Sunny Sunday
March 22nd, 2020Coronavirus Math Looking Better than Yesterday
I really have to apologize. I made a little booboo while updating my coronavirus forecast yesterday. I came up with future figures which were somewhat disturbing, but today I corrected myself, and the estimate for late May was reduced by over 60%.
I’m still not saying you can rely on the equation, but at least it looks better.
Yesterday, the Italians dumped 27,000 unrecorded cases on us, all at once. I looked at their total in the morning.

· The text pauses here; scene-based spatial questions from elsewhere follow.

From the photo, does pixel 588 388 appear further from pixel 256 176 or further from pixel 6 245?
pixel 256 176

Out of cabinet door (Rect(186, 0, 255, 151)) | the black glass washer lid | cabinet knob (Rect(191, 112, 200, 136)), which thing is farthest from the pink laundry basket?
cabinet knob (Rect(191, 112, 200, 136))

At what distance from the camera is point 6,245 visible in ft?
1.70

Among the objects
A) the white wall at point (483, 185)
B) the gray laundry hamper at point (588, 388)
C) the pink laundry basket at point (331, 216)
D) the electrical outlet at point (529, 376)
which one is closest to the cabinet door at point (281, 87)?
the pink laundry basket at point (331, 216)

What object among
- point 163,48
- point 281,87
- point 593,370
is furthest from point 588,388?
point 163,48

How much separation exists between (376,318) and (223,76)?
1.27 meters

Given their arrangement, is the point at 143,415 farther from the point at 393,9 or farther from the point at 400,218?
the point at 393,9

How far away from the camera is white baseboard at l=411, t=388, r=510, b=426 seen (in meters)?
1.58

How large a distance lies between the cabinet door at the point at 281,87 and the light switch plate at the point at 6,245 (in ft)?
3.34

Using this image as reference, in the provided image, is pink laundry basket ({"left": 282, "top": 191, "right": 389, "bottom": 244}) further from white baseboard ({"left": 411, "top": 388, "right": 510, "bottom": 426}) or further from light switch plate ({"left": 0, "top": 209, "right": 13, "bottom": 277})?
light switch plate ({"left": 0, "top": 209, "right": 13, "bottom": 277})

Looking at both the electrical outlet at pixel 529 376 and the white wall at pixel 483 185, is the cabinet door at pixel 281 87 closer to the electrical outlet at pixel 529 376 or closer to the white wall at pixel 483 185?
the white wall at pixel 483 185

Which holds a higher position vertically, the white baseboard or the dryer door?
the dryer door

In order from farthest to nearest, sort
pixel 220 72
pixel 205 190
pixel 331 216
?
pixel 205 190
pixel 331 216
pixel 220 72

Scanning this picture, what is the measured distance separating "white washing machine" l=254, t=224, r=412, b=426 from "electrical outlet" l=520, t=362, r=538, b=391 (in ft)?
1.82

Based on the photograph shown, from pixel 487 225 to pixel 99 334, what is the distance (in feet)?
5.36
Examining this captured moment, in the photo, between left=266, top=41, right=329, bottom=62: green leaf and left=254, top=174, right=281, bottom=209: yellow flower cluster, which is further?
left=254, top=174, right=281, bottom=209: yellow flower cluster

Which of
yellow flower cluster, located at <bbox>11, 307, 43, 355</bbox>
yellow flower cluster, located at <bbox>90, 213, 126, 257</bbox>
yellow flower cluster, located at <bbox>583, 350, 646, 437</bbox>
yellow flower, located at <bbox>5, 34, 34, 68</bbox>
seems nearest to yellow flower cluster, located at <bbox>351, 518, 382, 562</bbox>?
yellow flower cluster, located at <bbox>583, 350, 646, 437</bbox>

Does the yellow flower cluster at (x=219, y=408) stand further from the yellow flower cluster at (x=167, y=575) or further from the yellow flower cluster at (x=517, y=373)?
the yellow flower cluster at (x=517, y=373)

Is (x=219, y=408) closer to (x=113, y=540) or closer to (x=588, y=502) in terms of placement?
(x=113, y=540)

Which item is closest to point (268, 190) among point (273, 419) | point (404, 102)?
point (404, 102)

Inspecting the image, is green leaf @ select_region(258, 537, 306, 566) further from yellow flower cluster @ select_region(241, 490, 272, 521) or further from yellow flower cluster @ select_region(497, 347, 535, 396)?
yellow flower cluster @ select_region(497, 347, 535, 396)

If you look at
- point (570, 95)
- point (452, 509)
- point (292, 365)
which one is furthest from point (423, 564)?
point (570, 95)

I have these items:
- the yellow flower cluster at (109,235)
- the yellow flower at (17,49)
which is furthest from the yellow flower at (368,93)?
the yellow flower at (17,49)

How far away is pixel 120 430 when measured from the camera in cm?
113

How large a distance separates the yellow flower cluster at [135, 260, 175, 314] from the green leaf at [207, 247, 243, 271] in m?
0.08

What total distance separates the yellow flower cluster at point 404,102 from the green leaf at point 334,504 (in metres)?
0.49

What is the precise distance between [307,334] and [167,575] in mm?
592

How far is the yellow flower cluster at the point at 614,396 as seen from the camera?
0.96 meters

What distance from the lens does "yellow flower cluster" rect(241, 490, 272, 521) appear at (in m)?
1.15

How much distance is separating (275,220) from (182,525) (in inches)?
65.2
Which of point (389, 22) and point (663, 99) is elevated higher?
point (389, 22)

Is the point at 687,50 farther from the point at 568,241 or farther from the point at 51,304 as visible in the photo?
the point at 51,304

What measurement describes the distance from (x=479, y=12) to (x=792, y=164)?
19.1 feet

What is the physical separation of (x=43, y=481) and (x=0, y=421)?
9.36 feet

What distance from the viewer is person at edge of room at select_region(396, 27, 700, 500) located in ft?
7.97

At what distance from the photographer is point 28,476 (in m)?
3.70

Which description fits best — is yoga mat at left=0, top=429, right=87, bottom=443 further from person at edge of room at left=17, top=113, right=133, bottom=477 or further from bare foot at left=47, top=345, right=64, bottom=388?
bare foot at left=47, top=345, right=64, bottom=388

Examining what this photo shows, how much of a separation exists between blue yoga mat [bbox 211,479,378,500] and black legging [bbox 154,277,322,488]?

It was about 27,000. Three hours later, it was about 54,000. Obviously, the difference was due to error. It’s not like 27,000 people got sick instantly.
I put the new figures into my equation, but I also made the mistake of bumping the baseline date up. I figured the more recent the starting date was, the better the data would be.
This was wrong. The total on the recent starting date was artificially low because of the Italian fumble. A low starting figure gives you an equation the blows up faster.
I went back and did the math again using my original starting date, which is March 5. The farther back you go, the less impact Italy has on the figures. If they were artificially low all along, the error would be smaller farther back in the past, when Italy’s total numbers, though wrong, were too small to screw things up as much.
New figures:
3/22: 323,000 (actual figure this morning: ~311,000)
3/23: 348,723
3/24: 375,977
3/31: 636,679
4/4: 860,281
3/22 + 60: 29,552,653
No one wants to see 30 million people get this disease, but yesterday the number was about 80 million. And again, this is global, and the flu total this year was around 650,000,000, over a much shorter time. The flu did that in spite of our usual preparations and precautions. We didn’t see coronavirus coming, thanks to the Chinese. The flu had to overcome a big vaccination program which worked, and it still nailed 650,000,000 people and killed 80,000 Americans. No one has been vaccinated against coronavirus.
More news: they’re saying the death rate for healthy people is probably about 0.3%.
What about Italy’s crazy death rate? On Friday, the average age of an Italian killed by coronavirus was 78.5. AVERAGE.
A reader pointed me to a story which may also shed light. People are saying the Italians blew it by hospitalizing people instead of treating them at home. They did the opposite of social distancing. They put sick people in buildings full of other sick people. If this is the case, no wonder so many Italians died.
China is still flat, and people are going back to work.
If relatively tiny Italy is rivaling China in total infections, Italy is doing something very, very wrong. They don’t have a stronger strain of the virus. If they did, young people would be dying, and they aren’t. The weak link in the chain has to be human.
What about the Fusco family in New Jersey? They had a get-together, 7 got sick, and two died. Proof that we’re all going to die? No. The Fuscos are old and obese. Go look them up. There is a group photo of them. Some are very obese, and the thinnest one is merely somewhat obese. They look very bad, even in their pre-coronavirus photo. The youngest one is middle-aged. The two that died had “underlying health problems.” These are exactly the type of people you would expect to have wildly disproportionate bad fortune.
The data still stinks, probably, but look out your window. Do you see bodies lying in the yard? Is the real estate market glutted with the homes of victims? Is the government sending out makeshift morgues to refrigerate millions of corpses? Nope. That’s not happening even in Italy. Even if there is never a good prediction equation, there is still common sense, and we can see that coronavirus is not an extinction-level event.
Scientists are now talking about 0.3% as a reliable death rate, and they are still expecting people under 60 and healthy people to do much, much better.
I hope this makes people feel better.
March 22nd, 2020 at 1:53 PM
It came out yesterday, I think, that Italy was also cooking the numbers: if someone died of any cause and also had coronavirus, they listed the virus as the cause of death, like the way Elizabeth Warren in her book about medical bankruptcies considered any bankruptcy where the person had medical debt to be due to that. So you could owe $40,000 on your house and have a $100 doctor’s bill, lose your job, declare bankruptcy, and she claimed it was the doctor’s bill, not the house.
March 22nd, 2020 at 4:26 PM
As I said in my latest post, this is Socialism by Mandate.
Never let a good crisis….
March 22nd, 2020 at 4:27 PM
@Rick: Well that’s helpful.
Ed, my system keeps putting your comments in the trash.